Born in the same year as Custer made his last stand, Mary Roberts Rinehart (1876-1958), from Pittsburgh, Pennsylvania, first trained as a nurse then took up writing post marriage in 1903 at the age of twenty-seven, spurred by financial necessity. Her first mystery novel, The Circular Staircase, was published in 1908 and her second The Man in Lower Ten published the following year. These two pulp novels were very successful, and are the earliest works by an American author still in print purely for entertainment, (as opposed to being classics or literature), a testament to her storytelling capabilities.

…a man may shout the eternal virtues and be unheard forever, but if he babble nonsense in a wilderness it will travel around the world.”

The Red Lamp

A feminist, Rinehart created middle aged spinster Tish in 1910. Tish become the central protagonist in a serious of comic long short stories that ran over thirty years. The series was about the wild adventures of the protagonist and her friends, Aggie and Lizzie, who did all the things women were not supposed to at the time, like race cars, do stunt work, and hunt.

The author (web image)

Rinehart’s work has much in common with hard boiled crime and scientific detection in style and subject, and she utilised realism to depict life and social issues of the time, such as class and gender. Her writing often combined murder, love, surrealism and humour, and she wrote a series of love stories dealing with nurses and hospital life, as well as several Broaway comedies. The most popular stage production, Seven Days, written with Avery Hopwood in 1909, was a farce based on Rinehart’s novella of the same name, and became a runaway hit.

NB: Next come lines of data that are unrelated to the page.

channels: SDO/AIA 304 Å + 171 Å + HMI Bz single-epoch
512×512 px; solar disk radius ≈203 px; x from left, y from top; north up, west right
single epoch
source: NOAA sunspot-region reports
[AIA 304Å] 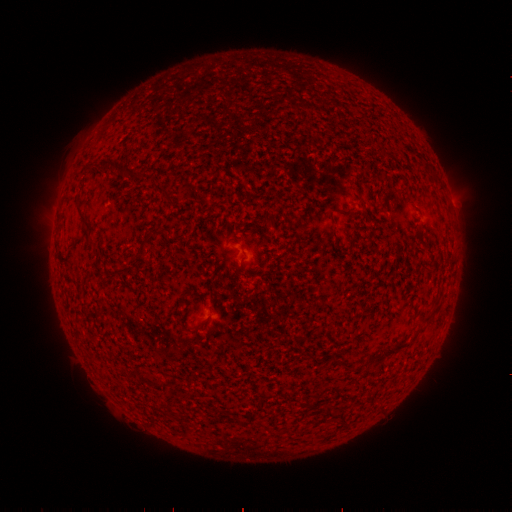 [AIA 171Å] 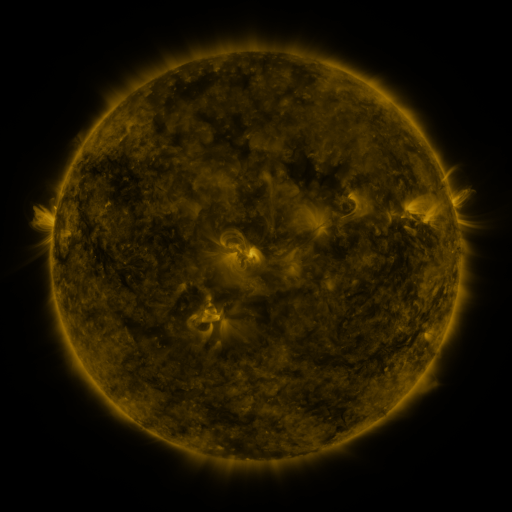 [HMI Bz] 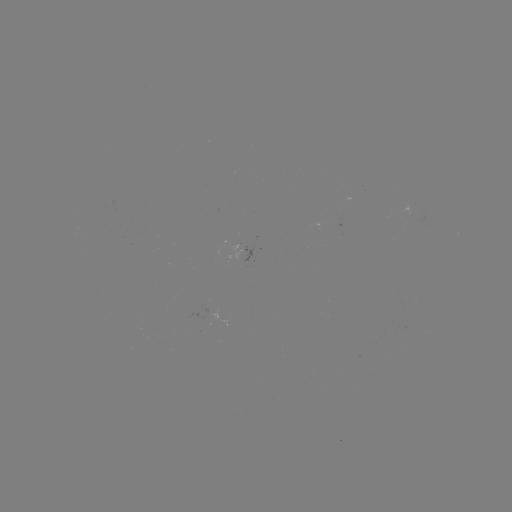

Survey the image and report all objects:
(none)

…at last she drew on her gloves, straightened her hat, and went away with that odd self-possession which seems to characterize all the older women of the Crescent. Time takes its toll of them, death and tragedy come inevitably, but they face the world with quiet faces and unbroken dignity.

The Album

During the First World War Rinehart became a correspondent for The Saturday Evening Post and after using her nurse training to earn Red Cross credentials was allowed to got to the front where she visited hospitals, toured “No Man’s Land,” and interviewed both the king of Belgium and the queen of England.

The chef did it (web photo from Crimereads)

The biggest cliche in mystery writing, the Butler did it is often attributed to Rinehart’s novel The Door, published in 1930, in which the Butler turns out to be the villain, although the phrase itself does not appear in the text. An obliging mother, Rinehart wrote The Door in a hurry whilst recovering from an illness in hospital to help her sons fledgling publishing house. Rinehart was the near victim of a servant herself in 1947, when her chef tried to shoot and stab her in the library of her home. She was saved from injury by the brave intervention of her butler and some other servants. So apparently, it was the chef who did it in the library after all.

People that trust themselves a dozen miles from the city, in strange houses, with servants they don’t know, needn’t be surprised if they wake up some morning and find their throats cut.

The Circular Staircase

Her last book, The Confession, was published the year after her death in 1959. At the time, her books had sold more than 10 million copies, which is partly why she is often compared to Agatha Christie.